Tintin plus marin que montagnard ? Planète bleue et monde blanc 

Café géo du 20 septembre 2018 – Annecy

Pour ce premier café géo de la saison, Paul Arnould se fait géographe tintinophile et nous propose une sorte d’hergéographie.

Il commence par retracer la manière, dont le géographe forestier qu’il est, en est venu à s’intéresser à Tintin. Tout commence avec son livre Au plaisir des forêts, pour lequel il planche sur un chapitre « Au plaisir enfantin de la BD ». Ensuite, les occasions de croiser Tintin et géographie se multiplient, dans le cadre du Labo Junior « Sciences dessinées » à l’ENS de Lyon[1], d’une conférence sur « Tintin forestier » à la Société de géographie[2], et enfin d’un colloque scientifique autour de Tintin en janvier 2017[3], qui a donné lieu à la publication des Géographies de Tintin en avril 2018[4].

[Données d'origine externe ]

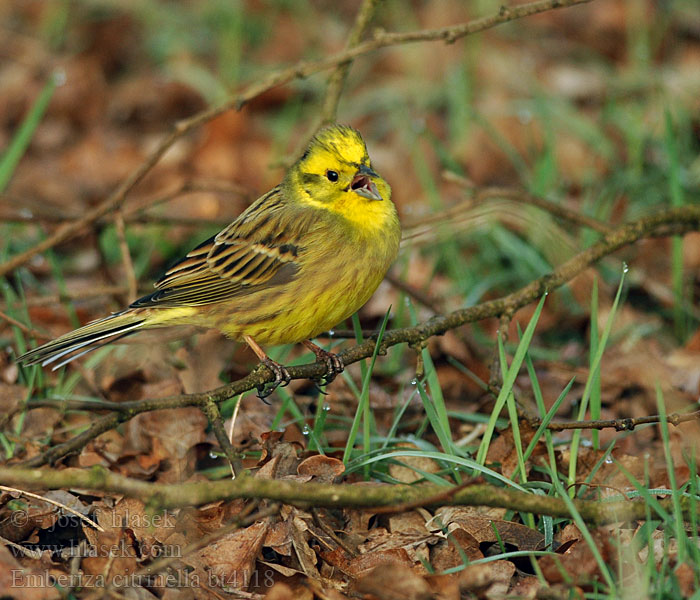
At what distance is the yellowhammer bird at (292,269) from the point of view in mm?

Ce qu’il propose pour ce café géo, c’est de relire les Aventures de Tintin, en géographe, à partir d’une série de notions et d’archétypes géographiques.

  1. Tintin, la mer et la montagne

En écho à la localisation annécienne de ce café, il commence par souligner que l’univers de Tintin est beaucoup plus marin que montagnard.

Parmi les couvertures des albums de Tintin, 6 font directement référence à la mer, tandis que la montagne est beaucoup moins présente : elle figure seulement sur la couverture de Tintin au Tibet et de L’Affaire Tournesol, auxquels on pourrait ajouter les deux albums se déroulant sur la lune, sur la couverture desquels l’on aperçoit le relief lunaire.

Deux dictionnaires sont récemment parus qui permettent de nourrir la comparaison. Dans son Dictionnaire amoureux de Tintin (2016), Albert Algoud ne propose ni d’entrée « Mer », ni d’entrée « Montagne », et la seule allusion à l’univers marin concerne quelques erreurs sur la codification des grades dans la marine. A l’inverse, dans le Dictionnaire Tintin (2017) de Robert Nattiez, on trouve une entrée « Mer » et une entrée « Montagne » proposant des informations de qualité mais ne permettant pas de départager les deux milieux.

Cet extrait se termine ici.